Portland Police Association President Daryl Turner has never made it much of a secret that he loathes the city's decision to fire Ron Frashour, the cop who fatally shot Aaron Campbell in the back back in January 2010. But today, in a lengthy post to the Rap Sheet, the PPA's online newsletter, Turner let loose in a way he never has before.

He writes at length about what he sees as a political witchhunt gone "terribly wrong" and aims withering vitriol at Chief Mike Reese's command staff—particularly Lieutenant Robert King, the Reese ally (and, incidentally, former PPA president) whose training review of the Campbell shooting served as the basis for Frashour's dismissal.

And he closes by asking for an independent review of the bureau's training division and senior command staff. It's devastating stuff that's sure to roil the police bureau, and it comes with the city and the PPA still fighting over whether to reinstate Frashour.

How could it be that the Bureau fired Officer Frashour for violating his training, and yet every one of his trainers and every officer and sergeant on the scene who witnessed the incident would testify that Officer Frashour’s conduct complied with his training? How could it be that the termination decision makes so many obvious factual mistakes? How could it be that members of the command staff would make fundamental errors concerning the layout of the crime scene, the location of officers on the scene, and Portland Police Bureau policies and training....

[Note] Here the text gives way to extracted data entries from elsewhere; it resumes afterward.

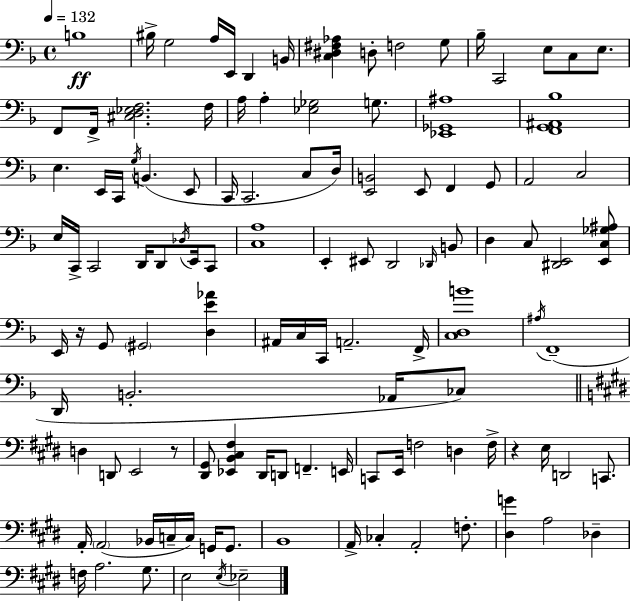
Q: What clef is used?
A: bass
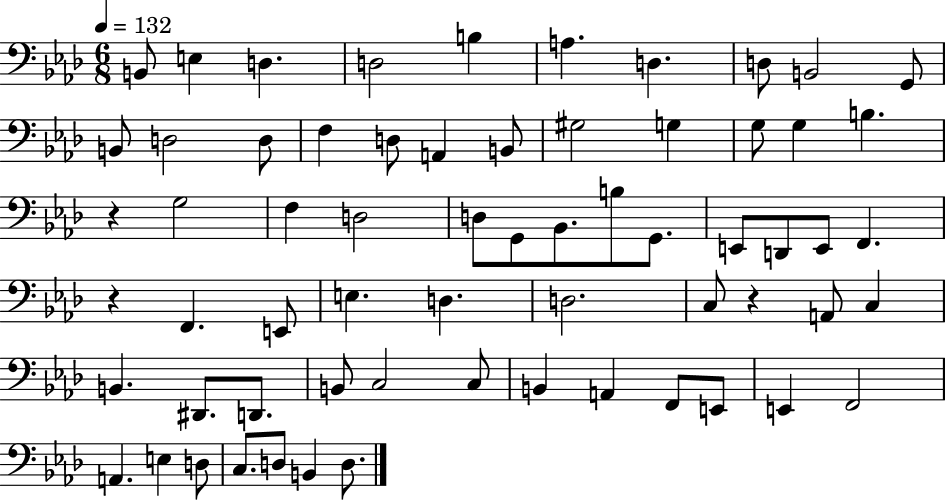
B2/e E3/q D3/q. D3/h B3/q A3/q. D3/q. D3/e B2/h G2/e B2/e D3/h D3/e F3/q D3/e A2/q B2/e G#3/h G3/q G3/e G3/q B3/q. R/q G3/h F3/q D3/h D3/e G2/e Bb2/e. B3/e G2/e. E2/e D2/e E2/e F2/q. R/q F2/q. E2/e E3/q. D3/q. D3/h. C3/e R/q A2/e C3/q B2/q. D#2/e. D2/e. B2/e C3/h C3/e B2/q A2/q F2/e E2/e E2/q F2/h A2/q. E3/q D3/e C3/e. D3/e B2/q D3/e.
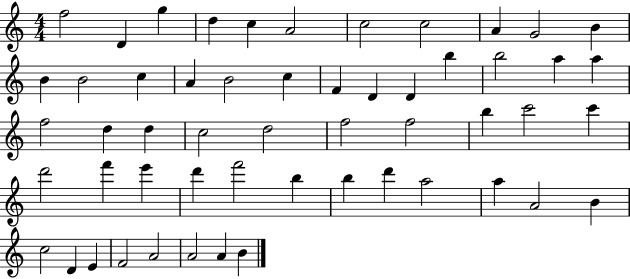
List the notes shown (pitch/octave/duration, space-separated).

F5/h D4/q G5/q D5/q C5/q A4/h C5/h C5/h A4/q G4/h B4/q B4/q B4/h C5/q A4/q B4/h C5/q F4/q D4/q D4/q B5/q B5/h A5/q A5/q F5/h D5/q D5/q C5/h D5/h F5/h F5/h B5/q C6/h C6/q D6/h F6/q E6/q D6/q F6/h B5/q B5/q D6/q A5/h A5/q A4/h B4/q C5/h D4/q E4/q F4/h A4/h A4/h A4/q B4/q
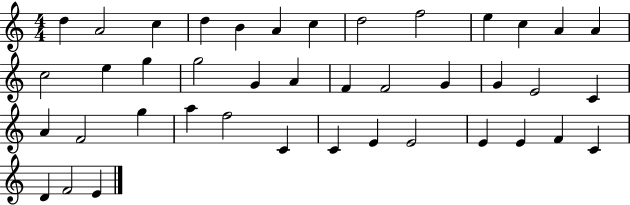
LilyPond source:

{
  \clef treble
  \numericTimeSignature
  \time 4/4
  \key c \major
  d''4 a'2 c''4 | d''4 b'4 a'4 c''4 | d''2 f''2 | e''4 c''4 a'4 a'4 | \break c''2 e''4 g''4 | g''2 g'4 a'4 | f'4 f'2 g'4 | g'4 e'2 c'4 | \break a'4 f'2 g''4 | a''4 f''2 c'4 | c'4 e'4 e'2 | e'4 e'4 f'4 c'4 | \break d'4 f'2 e'4 | \bar "|."
}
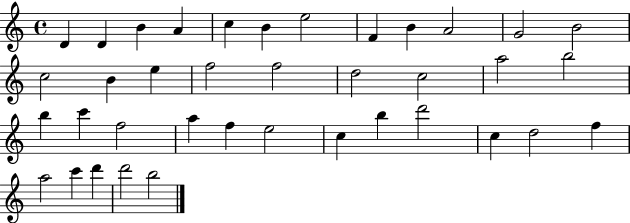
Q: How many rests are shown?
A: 0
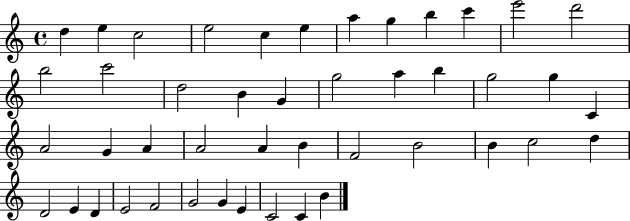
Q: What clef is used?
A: treble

There is no underestimating the role of Lt. Robert King in producing the Bureau’s disastrously bad disciplinary decision. Lt. King wrote the entire portion of the Training Division review dealing with Officer Frashour’s conduct when using deadly force, and made the conclusion that Officer Frashour violated his training. Lt. King’s conclusions were solely and repeatedly relied on by [former North Precinct] Commander [Jim] Ferraris, the Use of Force Review Board, and by Chief Reese. However, when Lt. King was finally held to account for his work and assertions in Officer Frashour’s arbitration hearing, when he was finally forced to answer questions about what he had done, he gave testimony that was not only riddled with inconsistencies, factual mistakes, and contradictory explanations but he also made revelations that were shocking.

I've left a message for King, and I'll update if I hear back, but that's only the tip of the iceberg.

Turner pounds King, who later was promoted to Reese's top spokesman, as incompetent and dishonest. He says King privately disagreed with the decision to find Frashour out of policy and accuses King of letting Reese's office direct the shape of the training review instead of the bureau's trainers, who also agreed (and later testified to an arbitrator) that Frashour had done as he was taught.

Eleven trainers testified at the arbitration, either in person or by stipulation. All eleven said that Lt. King did not show them a draft of his findings and in fact had not asked for their opinion on whether Officer Frashour’s actions complied with his training. All eleven testified that they first saw Lt. King’s report long after it was finalized, and after it had been presented to Chief Reese and the Use of Force Review Board. All eleven described a tense Division-wide meeting of the Trainers and non-sworn personnel where Lt. King presented the report. It was during this meeting that Lt. King justified his conclusions by saying “the elephant in the room is the fact that we shot and killed an unarmed black man.”

Later, Turner goes on to rip into King's bosses. He lifts the lid on their testimony in the Frashour arbitration, saying the standard for using deadly force they held as acceptable would lead to cops being killed in the real world. But then he comes back to King.

Lt. King wasn’t the only City witness whose testimony would likely shock PPA members. There was Assistant Chief O’Dea testifying that a round from a .22 cannot penetrate a sliding glass door (Assistant Chief O’Dea mistakenly thought that the three college kids observing the scene from a second-floor apartment behind the custody team were behind a sliding glass door; in fact, the door was open). There was Commander Ferraris testifying exactly as you might imagine he would, with all of the connection to real-world policing you’d imagine he would have. There was Chief Reese, testifying that when Will Aitchison and I told him the trainers disagreed with Lt. King’s conclusions, he didn’t bother speaking with any of the trainers before firing Officer Frashour because Captain Day had reported to him that the trainers were “disgruntled” employees.

There was also Chief Reese testifying on the ultimate question. For him, Mr. Campbell wouldn’t have been an immediate threat unless he reached hard cover, drew his weapon, and took “offensive action” towards officers. There was Assistant Chief O’Dea testifying that for a suspect to be an immediate threat from 40 feet away, “. . . they have got to have a weapon or something that is going to be able to hurt me from that distance away; they’re going to have to produce that weapon; they’re going to have to acquire me in one of the various positions of cover I might be in.”

All of these things were startling and were a gross deviation from the way Portland police officers are trained. In my opinion, Lt. King’s words, were the worst. Lt. King had a moral and civic obligation to conduct a full and thorough training review based on the facts; not on political pressure. He had the opportunity to stand up for basic principles of right and wrong, the basic principles of training. For whatever reason, he chose not to.